American
(1913–2012)
Tea Set
1958
Stoneware
0.75 x 5.5 x 5.5 in.
Museum Permanent Collection
1984.579-595
Nan Bangs McKinnell’s Tea Set is a quintessential example of her early work, which was heavily influenced by contemporary industrial design. The set is composed of eight highly refined cylindrical teacups with a slightly convex curvature, leaving ample space for the fingers to nestle comfortably between the form and the handle. The teapot possesses the same general shape as the teacups, but on a larger scale; the round saucers complete the set. The wheel-thrown vessels have a white glaze applied to the interior as well as to the surface of the saucers.
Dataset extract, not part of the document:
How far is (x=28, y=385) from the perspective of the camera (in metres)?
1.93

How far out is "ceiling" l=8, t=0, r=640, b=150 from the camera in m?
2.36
The exterior is left raw, with an intricate diamond-shaped pattern inlaid using white glaze.
McKinnell, born in 1913 in Stanton, Nebraska, gained an appreciation of art at a very young age. Her father was a dentist and her mother was a homemaker, but both supported her artistic endeavors by enrolling her in piano lessons as well as private art lessons. She received a BFA in music and education from Wayne State College in Nebraska, and moved to Seattle to work as a teacher. She entered graduate school at the University of Washington to study painting and design, but after taking a class in ceramic engineering, she quickly changed her major. While in graduate school, she met Jim McKinnell, whom she later married and collaborated with for several decades. Their joint contributions to ceramics education through the Archie Bray Foundation as well as the National Council on Education for the Ceramic Arts helped shape twentieth-century American ceramics.